Hello, I am doing some SpMV-related work and exploring the use of CilkPlus. I had a question related to reducers that I could not find out myself reading the documentation. In short: is there a simple or performant way of declaring a logical set of reducers or a reducer 'holder' such that an inner cilk_for uses its own reducer hyperobject, without the outer cilk_for having to share the same hyperobject over all of its strands.

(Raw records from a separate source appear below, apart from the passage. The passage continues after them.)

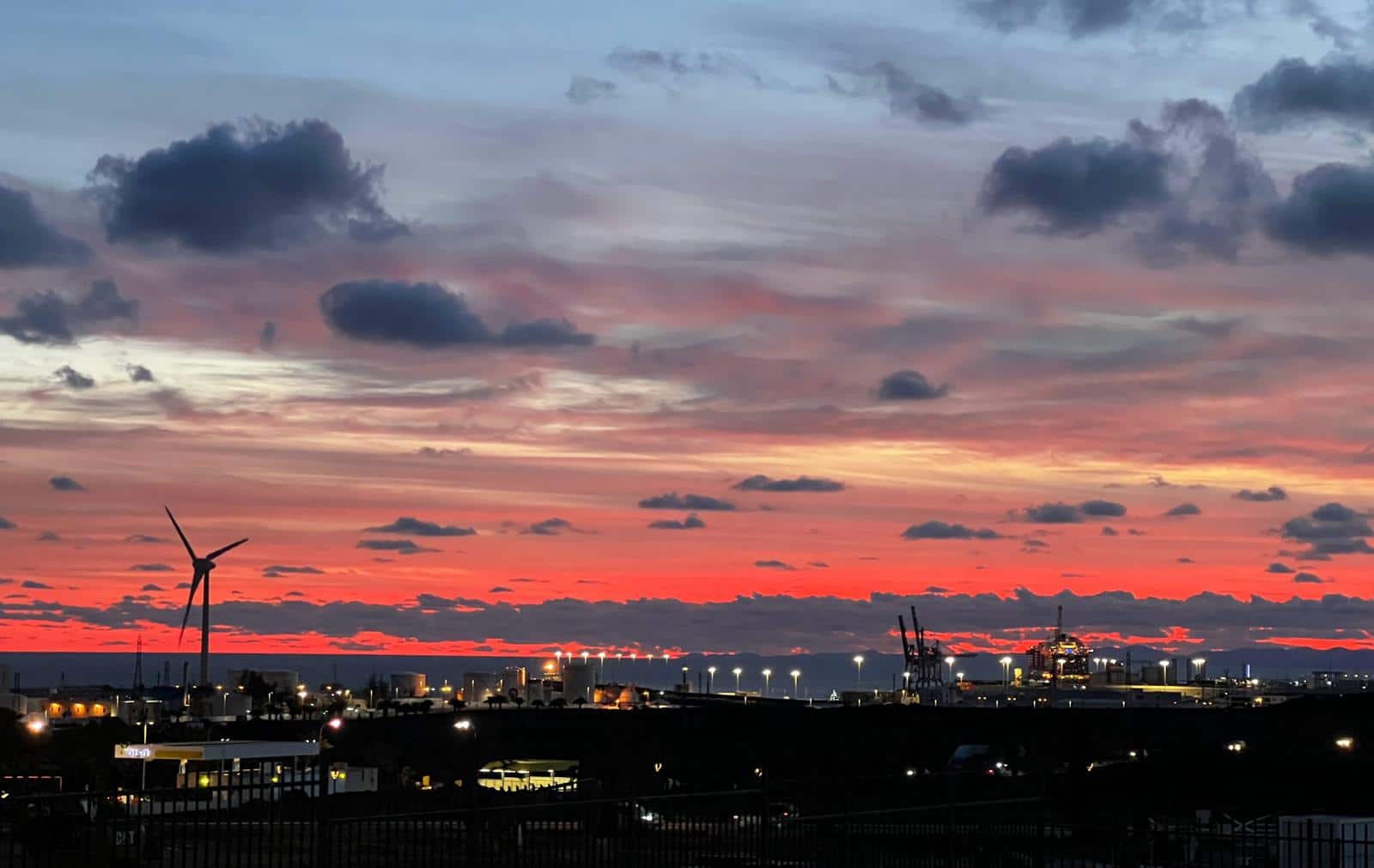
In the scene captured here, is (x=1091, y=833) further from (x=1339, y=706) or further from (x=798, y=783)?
(x=1339, y=706)

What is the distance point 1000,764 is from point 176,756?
210 ft

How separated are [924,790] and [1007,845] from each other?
33.7 meters

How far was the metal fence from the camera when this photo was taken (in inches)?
1266

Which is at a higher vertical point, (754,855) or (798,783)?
(798,783)

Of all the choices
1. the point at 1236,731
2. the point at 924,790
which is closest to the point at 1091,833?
the point at 924,790

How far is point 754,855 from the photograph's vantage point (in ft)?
170

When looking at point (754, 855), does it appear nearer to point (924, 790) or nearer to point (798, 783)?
point (798, 783)

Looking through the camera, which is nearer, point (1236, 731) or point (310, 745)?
point (310, 745)

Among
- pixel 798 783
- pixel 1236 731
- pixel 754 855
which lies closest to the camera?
pixel 798 783

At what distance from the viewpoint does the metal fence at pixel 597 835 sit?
105 ft

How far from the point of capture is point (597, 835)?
138 feet

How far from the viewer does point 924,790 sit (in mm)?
86312

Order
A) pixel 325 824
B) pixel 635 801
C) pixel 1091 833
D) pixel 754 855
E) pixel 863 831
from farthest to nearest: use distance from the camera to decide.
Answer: pixel 1091 833 < pixel 754 855 < pixel 863 831 < pixel 635 801 < pixel 325 824

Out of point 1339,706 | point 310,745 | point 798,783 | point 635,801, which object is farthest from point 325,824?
point 1339,706
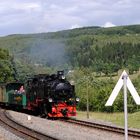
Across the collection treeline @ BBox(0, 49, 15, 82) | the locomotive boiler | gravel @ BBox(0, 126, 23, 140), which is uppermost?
treeline @ BBox(0, 49, 15, 82)

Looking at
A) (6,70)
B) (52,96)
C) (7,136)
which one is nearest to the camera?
(7,136)

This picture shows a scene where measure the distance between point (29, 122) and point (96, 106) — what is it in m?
27.3

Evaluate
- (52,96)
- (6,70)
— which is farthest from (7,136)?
(6,70)

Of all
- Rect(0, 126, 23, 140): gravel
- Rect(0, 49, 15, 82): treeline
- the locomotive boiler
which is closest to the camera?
Rect(0, 126, 23, 140): gravel

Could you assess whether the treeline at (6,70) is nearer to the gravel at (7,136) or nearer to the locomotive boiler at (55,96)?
the locomotive boiler at (55,96)

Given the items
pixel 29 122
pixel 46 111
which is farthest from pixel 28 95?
pixel 29 122

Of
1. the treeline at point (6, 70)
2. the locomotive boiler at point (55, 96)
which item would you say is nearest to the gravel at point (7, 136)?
the locomotive boiler at point (55, 96)

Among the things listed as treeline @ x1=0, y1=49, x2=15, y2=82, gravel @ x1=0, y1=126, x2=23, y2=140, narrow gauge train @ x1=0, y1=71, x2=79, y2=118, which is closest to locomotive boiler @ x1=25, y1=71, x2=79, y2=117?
narrow gauge train @ x1=0, y1=71, x2=79, y2=118

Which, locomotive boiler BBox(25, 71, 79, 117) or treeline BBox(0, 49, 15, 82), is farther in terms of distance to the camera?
treeline BBox(0, 49, 15, 82)

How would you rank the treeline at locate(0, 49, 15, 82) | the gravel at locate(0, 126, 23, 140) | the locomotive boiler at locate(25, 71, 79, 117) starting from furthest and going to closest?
1. the treeline at locate(0, 49, 15, 82)
2. the locomotive boiler at locate(25, 71, 79, 117)
3. the gravel at locate(0, 126, 23, 140)

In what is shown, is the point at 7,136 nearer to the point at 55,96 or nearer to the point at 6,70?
the point at 55,96

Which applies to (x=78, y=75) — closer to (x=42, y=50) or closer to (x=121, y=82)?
(x=42, y=50)

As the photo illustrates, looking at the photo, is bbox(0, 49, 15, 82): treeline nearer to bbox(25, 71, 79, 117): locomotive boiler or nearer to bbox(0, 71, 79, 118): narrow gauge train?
bbox(0, 71, 79, 118): narrow gauge train

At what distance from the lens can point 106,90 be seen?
188 ft
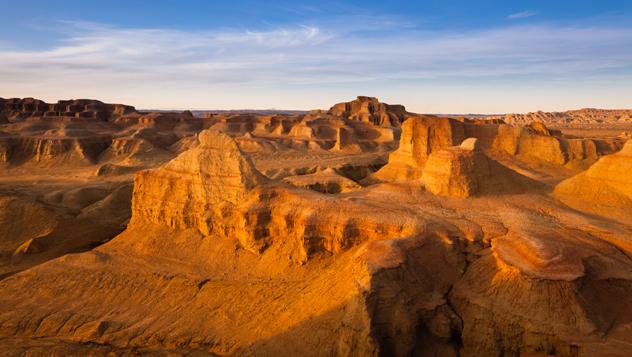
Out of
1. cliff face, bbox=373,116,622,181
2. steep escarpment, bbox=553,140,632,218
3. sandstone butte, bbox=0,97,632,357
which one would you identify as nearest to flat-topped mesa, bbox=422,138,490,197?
sandstone butte, bbox=0,97,632,357

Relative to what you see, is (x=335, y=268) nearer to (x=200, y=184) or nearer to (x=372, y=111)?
(x=200, y=184)

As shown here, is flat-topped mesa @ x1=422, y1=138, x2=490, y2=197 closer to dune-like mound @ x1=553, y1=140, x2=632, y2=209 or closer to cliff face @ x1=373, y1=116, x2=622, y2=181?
dune-like mound @ x1=553, y1=140, x2=632, y2=209

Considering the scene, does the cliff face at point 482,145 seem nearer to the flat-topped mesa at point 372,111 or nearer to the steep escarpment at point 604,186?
the steep escarpment at point 604,186

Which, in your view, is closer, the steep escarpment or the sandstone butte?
→ the sandstone butte

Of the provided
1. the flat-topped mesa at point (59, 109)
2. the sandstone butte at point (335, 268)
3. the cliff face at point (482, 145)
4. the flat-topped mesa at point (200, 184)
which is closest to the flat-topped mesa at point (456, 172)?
the sandstone butte at point (335, 268)

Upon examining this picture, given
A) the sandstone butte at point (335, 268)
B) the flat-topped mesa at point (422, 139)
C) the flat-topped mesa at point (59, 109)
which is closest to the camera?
the sandstone butte at point (335, 268)

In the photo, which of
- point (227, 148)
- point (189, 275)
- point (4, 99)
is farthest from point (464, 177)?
point (4, 99)
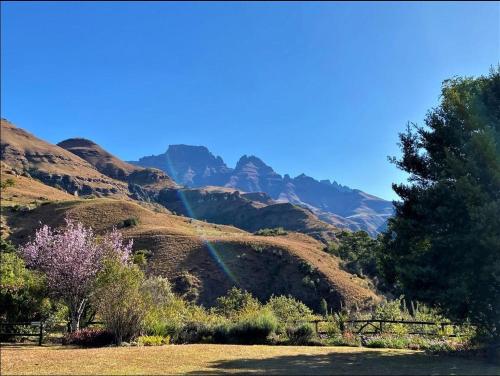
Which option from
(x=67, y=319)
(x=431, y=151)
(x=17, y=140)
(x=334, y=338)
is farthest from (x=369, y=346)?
(x=17, y=140)

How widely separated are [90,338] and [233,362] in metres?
7.80

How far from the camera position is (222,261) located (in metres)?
63.3

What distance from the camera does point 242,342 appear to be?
18.4 metres

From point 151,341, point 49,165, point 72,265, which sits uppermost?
point 49,165

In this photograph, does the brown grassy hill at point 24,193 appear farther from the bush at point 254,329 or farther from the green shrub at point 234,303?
the bush at point 254,329

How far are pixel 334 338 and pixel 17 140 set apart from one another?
193m

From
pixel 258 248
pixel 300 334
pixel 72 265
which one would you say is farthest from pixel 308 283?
pixel 72 265

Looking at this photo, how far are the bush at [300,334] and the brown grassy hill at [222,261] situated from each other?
3689 centimetres

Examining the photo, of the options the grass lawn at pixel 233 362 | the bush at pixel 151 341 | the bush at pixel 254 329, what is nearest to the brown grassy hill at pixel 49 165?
the bush at pixel 151 341

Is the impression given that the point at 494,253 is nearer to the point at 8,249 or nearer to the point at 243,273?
the point at 8,249

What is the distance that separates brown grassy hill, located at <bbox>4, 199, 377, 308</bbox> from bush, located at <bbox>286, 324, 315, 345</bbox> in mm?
36895

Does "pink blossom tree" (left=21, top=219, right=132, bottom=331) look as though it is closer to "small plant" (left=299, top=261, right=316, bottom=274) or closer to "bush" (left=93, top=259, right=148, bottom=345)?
"bush" (left=93, top=259, right=148, bottom=345)

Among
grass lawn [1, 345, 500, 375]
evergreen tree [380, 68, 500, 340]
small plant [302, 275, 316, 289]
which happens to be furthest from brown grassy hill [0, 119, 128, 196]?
evergreen tree [380, 68, 500, 340]

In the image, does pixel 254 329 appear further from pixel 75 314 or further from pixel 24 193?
pixel 24 193
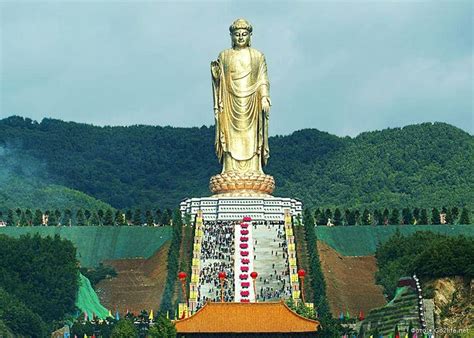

Consider the following C99-CilkPlus loop code, which calculates a sparse binary matrix-vector multiplications for eight vectors simultaneously:
cilk_for(int row = 0; row < A->nrow; row++) { double tmp[8] = {0}; for (int i = row_ptr[row]; i < row_ptr[row + 1]; i++) { int col = cols[i] << 3; tmp[:] += X[col:8]; } int r = row << 3; Y[r:8] = tmp[:]; }
Now consider the case where one would want to futher parallelize the inner loop. Now, even in OpenMP4.0 I get into trouble here, as I cannot declare an array in #pragma omp reduction(+:tmp). Similarly, I cannot use the built-in opadd reducer in CilkPlus as double[8] is not a simple numeric datatype, so I create my custom add reducer for a double[8] vector:
void reduce_vecsum(void* reducer, void* left, void* right) { vdp8* vl = (vdp8*)left; vdp8* vr = (vdp8*)right; (*vl)[:] += (*vr)[:]; } void identity_vecsum(void* reducer, void* v) { (*(vdp8*)v)[:] = 0; } CILK_C_DECLARE_REDUCER(vdp8) cilk_c_vecsum_reducer = CILK_C_INIT_REDUCER(vdp8, reduce_vecsum, identity_vecsum, __cilkrts_hyperobject_noop_destroy, {0,0,0,0,0,0,0,0}); vdp8* vecsum_view() { return (vdp8*)REDUCER_VIEW(cilk_c_vecsum_reducer); }
The big question is, considering the determinacy guarantees of reducers, would it be correct to do the following:
CILK_C_REGISTER_REDUCER(cilk_c_vecsum_reducer); //runtime starts managing thread-local views, no need for manual tmp[] cilk_for (int row = 0; row < A->nrow; row++) { vdp8 *vsum; vsum = vecsum_view(); (*vsum)[:] = 0; cilk_for (int i = row_ptr[row]; i < row_ptr[row + 1]; i++) { vdp8 *vtmp; int col = cols[i] << 3; // multiplying with 8 vtmp = vecsum_view(); // grab a local view, will reduce automatically on task/strand joins (*vtmp)[:] += X[col:8]; } int r = row << 3; vsum = vecsum_view(); // grab the sum Y[r:8] = (*vsum)[:]; // commit to the output vector // note: outer cilk_for will perform further reductions, although we do not need the result } CILK_C_UNREGISTER_REDUCER(cilk_c_vecsum_reducer);
My worry is that a steal of strands from the inner cilk_for might cause the sums of two different rows to become mingled. The secondary worry is the overhead of performing superfluous reductions of the reducer at the joins of the outer cilk_for loop. In other words, is the above correct and is there a better way of doing something similar?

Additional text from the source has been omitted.